İmâm-ı Rabbânî -kuddise sırruh- Hazretleri "Mektûbat" adlı eserinin "260. Mektub"unda, irşad kutbu olarak gönderilecek olan Hâtem-i veli'den bahsederek şöyle buyurmuştur:
"Kutb-u irşad, ferdi kemâlâtı dahi üzerinde topladığı için pek değerli bir şahıstır. Nice uzun asırlardan ve çok uzun zamanlar geçtikten sonra böyle bir cevher dünyaya gelir. Kararmış olan âlem onun zuhur nuru ile aydınlanır. Onun hidayet ve irşad nurları bütün âleme yayılır.
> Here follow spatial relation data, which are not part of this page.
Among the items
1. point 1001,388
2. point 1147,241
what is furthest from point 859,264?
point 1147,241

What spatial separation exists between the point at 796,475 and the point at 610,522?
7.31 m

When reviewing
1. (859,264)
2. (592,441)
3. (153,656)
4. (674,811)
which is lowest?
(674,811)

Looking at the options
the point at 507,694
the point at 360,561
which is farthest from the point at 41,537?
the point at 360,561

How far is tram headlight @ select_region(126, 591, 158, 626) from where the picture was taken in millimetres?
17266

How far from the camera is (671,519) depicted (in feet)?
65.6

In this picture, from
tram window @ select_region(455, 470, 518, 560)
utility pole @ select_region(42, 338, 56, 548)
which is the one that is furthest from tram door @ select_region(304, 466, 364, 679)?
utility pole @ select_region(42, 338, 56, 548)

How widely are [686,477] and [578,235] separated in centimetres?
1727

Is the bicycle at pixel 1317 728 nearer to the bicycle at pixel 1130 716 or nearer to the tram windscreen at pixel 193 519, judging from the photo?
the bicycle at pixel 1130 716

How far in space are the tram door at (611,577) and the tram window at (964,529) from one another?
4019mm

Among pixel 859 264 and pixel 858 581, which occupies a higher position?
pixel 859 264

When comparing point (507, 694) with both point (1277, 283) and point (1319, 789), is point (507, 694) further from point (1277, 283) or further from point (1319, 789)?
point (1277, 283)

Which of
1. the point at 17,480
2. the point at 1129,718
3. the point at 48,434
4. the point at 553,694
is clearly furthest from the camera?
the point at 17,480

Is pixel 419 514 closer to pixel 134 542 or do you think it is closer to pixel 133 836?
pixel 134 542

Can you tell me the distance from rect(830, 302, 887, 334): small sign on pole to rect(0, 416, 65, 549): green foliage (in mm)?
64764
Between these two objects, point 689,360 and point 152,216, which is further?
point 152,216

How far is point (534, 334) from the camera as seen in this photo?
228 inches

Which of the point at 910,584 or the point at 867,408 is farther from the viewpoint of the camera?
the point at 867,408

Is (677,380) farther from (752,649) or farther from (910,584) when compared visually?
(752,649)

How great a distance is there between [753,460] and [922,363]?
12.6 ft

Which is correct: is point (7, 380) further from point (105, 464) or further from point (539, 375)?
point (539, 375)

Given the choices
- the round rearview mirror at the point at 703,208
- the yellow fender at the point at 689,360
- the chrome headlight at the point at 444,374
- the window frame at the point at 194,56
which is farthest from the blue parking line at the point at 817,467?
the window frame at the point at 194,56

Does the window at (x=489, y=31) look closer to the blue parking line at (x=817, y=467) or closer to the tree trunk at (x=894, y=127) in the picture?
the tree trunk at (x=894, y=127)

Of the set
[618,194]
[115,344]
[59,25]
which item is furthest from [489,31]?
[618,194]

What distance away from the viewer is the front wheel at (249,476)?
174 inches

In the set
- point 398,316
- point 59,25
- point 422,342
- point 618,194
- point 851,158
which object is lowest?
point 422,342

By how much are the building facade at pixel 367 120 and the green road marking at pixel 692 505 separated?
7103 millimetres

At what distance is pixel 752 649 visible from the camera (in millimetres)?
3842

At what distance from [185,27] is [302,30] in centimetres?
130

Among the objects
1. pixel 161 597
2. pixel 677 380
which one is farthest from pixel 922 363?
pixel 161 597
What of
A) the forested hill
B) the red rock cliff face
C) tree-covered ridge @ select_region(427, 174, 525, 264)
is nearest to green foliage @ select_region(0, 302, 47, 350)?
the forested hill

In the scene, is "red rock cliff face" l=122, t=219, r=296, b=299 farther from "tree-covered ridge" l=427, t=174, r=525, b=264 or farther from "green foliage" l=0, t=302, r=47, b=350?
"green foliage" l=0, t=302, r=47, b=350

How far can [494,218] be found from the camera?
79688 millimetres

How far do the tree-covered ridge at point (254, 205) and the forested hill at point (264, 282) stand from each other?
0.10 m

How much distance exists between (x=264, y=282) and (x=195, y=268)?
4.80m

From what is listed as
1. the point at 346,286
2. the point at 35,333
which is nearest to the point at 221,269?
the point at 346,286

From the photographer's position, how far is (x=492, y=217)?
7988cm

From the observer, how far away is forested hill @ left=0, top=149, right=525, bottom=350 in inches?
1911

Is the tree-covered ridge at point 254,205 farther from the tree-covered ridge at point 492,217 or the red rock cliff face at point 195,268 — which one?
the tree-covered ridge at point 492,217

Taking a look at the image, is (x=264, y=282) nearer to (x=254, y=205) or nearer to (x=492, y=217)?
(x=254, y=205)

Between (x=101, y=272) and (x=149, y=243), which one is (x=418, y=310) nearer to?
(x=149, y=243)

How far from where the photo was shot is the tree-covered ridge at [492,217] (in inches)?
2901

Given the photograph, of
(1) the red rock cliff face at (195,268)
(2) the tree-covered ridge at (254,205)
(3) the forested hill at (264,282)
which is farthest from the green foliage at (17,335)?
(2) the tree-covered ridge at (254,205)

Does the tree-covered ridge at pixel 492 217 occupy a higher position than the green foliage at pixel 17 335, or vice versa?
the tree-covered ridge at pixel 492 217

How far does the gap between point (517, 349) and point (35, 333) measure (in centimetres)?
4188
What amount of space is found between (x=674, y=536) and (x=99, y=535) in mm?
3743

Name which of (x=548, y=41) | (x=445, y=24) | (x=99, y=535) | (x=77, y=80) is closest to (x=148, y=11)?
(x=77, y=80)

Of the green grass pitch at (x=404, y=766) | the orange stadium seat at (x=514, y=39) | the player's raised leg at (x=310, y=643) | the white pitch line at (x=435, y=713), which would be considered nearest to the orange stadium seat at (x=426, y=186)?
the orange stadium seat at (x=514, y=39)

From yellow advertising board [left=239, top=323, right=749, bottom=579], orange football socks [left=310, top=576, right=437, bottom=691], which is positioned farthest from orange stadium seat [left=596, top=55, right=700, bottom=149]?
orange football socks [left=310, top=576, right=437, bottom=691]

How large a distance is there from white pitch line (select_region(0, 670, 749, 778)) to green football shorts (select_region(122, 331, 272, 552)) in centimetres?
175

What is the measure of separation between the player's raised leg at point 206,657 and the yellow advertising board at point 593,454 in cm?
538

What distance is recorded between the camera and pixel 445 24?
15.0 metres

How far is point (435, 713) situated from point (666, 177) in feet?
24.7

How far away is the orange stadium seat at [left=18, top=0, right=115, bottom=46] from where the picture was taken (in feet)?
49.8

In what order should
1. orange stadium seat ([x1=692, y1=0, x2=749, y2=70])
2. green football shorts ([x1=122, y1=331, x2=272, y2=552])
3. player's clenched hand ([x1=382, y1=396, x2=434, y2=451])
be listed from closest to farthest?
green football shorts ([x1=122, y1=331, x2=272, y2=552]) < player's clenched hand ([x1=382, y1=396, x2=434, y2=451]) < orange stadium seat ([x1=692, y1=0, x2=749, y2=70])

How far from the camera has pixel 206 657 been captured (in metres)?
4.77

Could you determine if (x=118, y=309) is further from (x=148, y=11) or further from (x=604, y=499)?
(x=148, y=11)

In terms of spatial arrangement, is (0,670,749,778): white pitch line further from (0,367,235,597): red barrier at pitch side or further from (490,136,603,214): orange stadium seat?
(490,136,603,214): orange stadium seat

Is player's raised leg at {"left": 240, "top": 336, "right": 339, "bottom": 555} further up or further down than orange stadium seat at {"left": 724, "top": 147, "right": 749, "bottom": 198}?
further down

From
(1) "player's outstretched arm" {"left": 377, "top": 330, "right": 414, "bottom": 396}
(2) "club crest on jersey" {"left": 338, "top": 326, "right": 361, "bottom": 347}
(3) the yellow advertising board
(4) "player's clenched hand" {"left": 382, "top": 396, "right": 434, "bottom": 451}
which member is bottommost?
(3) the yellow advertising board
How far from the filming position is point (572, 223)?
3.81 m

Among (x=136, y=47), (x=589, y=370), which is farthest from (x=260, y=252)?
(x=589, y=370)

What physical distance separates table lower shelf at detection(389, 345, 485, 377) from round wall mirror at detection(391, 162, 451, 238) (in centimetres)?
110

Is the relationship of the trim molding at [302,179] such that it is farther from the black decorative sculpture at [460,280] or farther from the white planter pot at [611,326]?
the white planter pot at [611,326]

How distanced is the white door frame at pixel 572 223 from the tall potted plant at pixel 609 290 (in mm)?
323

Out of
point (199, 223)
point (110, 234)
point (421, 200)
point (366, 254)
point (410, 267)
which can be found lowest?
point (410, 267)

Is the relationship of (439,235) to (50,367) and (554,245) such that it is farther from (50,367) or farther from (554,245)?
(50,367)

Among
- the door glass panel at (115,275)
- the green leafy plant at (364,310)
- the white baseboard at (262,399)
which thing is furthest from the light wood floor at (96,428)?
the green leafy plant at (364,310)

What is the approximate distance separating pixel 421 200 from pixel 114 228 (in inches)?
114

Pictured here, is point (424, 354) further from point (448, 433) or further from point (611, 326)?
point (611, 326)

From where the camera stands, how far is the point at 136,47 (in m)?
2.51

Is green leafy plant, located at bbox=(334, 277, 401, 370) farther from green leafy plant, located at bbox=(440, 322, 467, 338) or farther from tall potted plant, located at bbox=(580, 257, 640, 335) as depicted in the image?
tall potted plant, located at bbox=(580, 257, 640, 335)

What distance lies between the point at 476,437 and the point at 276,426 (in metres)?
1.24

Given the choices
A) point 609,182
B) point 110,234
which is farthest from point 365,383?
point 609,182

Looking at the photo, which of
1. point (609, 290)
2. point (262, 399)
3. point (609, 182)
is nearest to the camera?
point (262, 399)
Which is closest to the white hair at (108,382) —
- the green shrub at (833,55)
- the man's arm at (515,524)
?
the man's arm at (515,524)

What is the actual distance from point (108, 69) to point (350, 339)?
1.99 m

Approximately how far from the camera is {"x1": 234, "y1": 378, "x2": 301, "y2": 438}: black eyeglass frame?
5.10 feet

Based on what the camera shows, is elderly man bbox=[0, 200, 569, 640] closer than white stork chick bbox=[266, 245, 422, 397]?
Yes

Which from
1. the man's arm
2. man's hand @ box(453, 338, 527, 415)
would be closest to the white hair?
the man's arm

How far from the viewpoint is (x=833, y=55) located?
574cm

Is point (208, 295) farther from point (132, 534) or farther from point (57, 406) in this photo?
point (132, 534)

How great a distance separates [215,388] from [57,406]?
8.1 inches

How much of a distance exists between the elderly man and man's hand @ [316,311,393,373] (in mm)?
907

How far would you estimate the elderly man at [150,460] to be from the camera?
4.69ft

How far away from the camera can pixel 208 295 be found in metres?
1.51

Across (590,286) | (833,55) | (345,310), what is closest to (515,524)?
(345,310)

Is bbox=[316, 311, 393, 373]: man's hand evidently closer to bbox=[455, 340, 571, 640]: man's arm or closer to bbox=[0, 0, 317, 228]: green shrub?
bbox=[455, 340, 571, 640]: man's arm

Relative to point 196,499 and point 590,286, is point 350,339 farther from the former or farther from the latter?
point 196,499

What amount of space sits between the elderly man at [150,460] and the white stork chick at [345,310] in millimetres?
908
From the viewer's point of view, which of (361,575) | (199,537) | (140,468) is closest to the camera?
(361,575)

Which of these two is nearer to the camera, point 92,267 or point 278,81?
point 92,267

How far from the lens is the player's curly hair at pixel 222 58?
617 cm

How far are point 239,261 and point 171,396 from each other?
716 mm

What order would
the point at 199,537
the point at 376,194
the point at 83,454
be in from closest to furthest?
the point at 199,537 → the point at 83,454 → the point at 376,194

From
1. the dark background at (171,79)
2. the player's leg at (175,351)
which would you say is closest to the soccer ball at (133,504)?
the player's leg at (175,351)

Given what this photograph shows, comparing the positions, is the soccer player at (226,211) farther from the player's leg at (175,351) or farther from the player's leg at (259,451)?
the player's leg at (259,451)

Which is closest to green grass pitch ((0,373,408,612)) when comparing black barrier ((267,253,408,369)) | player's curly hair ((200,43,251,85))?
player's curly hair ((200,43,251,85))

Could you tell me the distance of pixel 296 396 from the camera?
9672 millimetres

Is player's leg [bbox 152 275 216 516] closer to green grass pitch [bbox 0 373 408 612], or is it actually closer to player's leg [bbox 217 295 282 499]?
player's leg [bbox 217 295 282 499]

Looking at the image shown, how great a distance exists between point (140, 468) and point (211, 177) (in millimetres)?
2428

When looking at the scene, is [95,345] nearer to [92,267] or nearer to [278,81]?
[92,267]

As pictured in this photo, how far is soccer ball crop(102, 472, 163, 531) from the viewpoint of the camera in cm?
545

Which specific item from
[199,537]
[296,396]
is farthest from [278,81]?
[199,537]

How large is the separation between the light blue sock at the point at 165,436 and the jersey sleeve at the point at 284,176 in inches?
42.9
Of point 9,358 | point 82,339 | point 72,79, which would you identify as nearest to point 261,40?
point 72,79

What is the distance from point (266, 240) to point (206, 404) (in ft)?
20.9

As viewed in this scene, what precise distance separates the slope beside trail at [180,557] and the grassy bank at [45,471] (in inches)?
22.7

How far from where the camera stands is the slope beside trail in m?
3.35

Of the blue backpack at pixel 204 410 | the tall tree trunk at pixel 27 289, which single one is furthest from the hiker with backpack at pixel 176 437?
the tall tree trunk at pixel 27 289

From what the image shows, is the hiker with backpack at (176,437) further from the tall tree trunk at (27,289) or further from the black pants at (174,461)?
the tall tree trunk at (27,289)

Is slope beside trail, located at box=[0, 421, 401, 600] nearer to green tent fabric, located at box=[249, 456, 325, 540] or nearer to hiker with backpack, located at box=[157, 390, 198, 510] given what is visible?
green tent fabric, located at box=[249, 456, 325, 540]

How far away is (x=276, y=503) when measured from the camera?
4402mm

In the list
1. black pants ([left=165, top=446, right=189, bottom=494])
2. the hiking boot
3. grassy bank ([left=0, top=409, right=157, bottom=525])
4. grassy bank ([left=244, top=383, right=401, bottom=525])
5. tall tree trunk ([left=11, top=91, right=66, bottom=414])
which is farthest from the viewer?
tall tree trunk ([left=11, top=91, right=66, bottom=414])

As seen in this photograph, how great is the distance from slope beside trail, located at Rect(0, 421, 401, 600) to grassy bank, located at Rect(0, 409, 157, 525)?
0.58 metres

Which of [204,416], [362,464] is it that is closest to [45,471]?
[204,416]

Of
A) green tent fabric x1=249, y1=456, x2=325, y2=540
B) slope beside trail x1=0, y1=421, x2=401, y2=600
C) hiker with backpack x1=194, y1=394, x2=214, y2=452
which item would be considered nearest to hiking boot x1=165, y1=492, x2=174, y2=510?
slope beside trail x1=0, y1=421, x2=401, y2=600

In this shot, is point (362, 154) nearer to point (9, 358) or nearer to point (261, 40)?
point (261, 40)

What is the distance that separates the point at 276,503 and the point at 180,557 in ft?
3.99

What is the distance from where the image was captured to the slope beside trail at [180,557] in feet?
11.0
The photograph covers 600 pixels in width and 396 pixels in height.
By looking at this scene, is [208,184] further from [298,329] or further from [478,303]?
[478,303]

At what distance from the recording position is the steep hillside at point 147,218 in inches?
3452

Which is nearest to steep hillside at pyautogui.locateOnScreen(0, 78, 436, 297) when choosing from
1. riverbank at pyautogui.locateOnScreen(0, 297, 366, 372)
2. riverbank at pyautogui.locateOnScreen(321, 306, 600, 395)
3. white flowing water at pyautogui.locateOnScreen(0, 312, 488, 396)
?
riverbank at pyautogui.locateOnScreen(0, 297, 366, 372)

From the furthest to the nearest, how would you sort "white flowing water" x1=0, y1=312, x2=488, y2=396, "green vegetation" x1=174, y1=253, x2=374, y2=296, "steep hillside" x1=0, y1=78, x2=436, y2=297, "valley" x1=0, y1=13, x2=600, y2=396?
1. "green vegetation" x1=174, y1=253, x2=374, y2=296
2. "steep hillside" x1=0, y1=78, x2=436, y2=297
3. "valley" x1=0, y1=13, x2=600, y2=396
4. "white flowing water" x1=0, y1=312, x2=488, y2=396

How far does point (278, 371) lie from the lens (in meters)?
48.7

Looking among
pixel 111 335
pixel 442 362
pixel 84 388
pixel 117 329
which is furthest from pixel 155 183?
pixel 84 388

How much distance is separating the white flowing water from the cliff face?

Tâ arşın çevresinden yerin zeminine kadar; kendisine irşad, hidayet, iman ve mârifet gelen herkes, elde edeceğini ancak onun yolu ile elde eder, ondan istifadesini yapar, herkes ondan istifadesini yapar, herkes ondan feyz alır. Arada o olmadan, onun tavassutu olmadan kimse bu nimete kavuşamaz, böyle bir devlet kimseye müyesser olmaz. Onun hidayetinin nurları bahr-ı muhid gibi bütün âlemi sarmıştır. O deryâ donup kalmış buz denizi gibidir, hiç dalgalanmaz.
O zâtı tanıyan ve ona karşı ihlâs sahibi olan bir tâlip, onu düşünür, ona teveccüh ederse; veya o zât bir tâlibi sever, ona teveccüh eder, onun terakki etmesini isterse, o kimsenin kâlbine bir pencere açılır. Sevgisi, teveccühü ve ihlâsı nisbetinde anlatılan bu yol ile o deryâdan feyz alır.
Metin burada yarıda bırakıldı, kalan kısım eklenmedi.